Kötü oynayanlar da vardı. Çağrı Ortakaya defansta iyi işler yaptığı kadar kötü tarafları da vardı. Örneğin ceza alanı içerisinde rakibine topu kaptırdı. İyi bir vuruş golü getirirdi, rakibi kötü vurdu. Ömer Şişmanoğlu 2 net pozisyonu kaçırdı. Ama sahanın en centilmen futbolcusu da kendisiydi. Buna rağmen sarı kart gördü. Topu kurtarmak isterken bileğe bastı. Meşin yuvarlağa hakim olan oydu ve rakibi ayak uzatmıştı. Çim yerine, rakibin ayağı araya girince oraya bastı. Ben faul bile vermem hakem olsam.

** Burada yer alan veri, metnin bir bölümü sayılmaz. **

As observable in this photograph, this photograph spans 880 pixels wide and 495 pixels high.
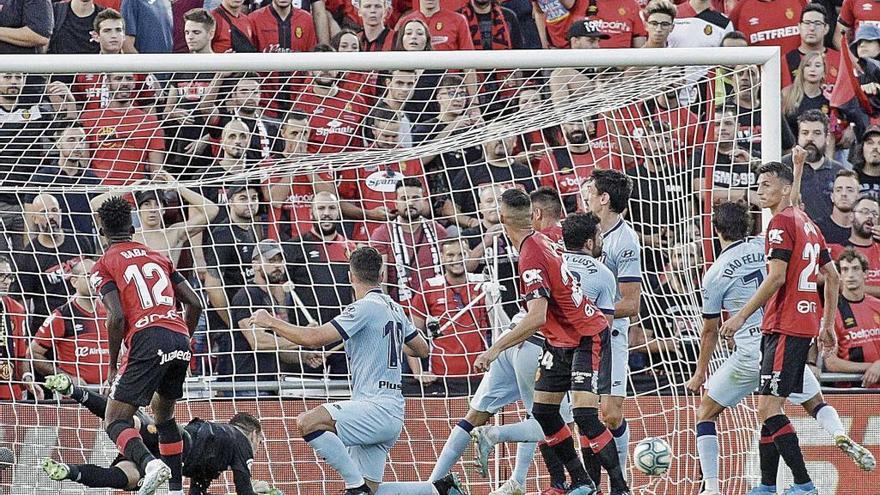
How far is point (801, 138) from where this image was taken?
530 inches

Bunlar dışındaki futbolcuların içinde de iyi ve kötü oynayanlar vardı. Ben sadece dikkatimi çekenleri saydım.
***
Bazı statlarda otomatik sulama sistemi var. Maç öncesi ve devre arasında çimler sulanır. Burada öyle bir düzenek yok. Dolayısı ile saha kuruydu ve top çime biraz takıldı. Bu da pas vermeyi ve top sürmeyi olumsuz etkiledi.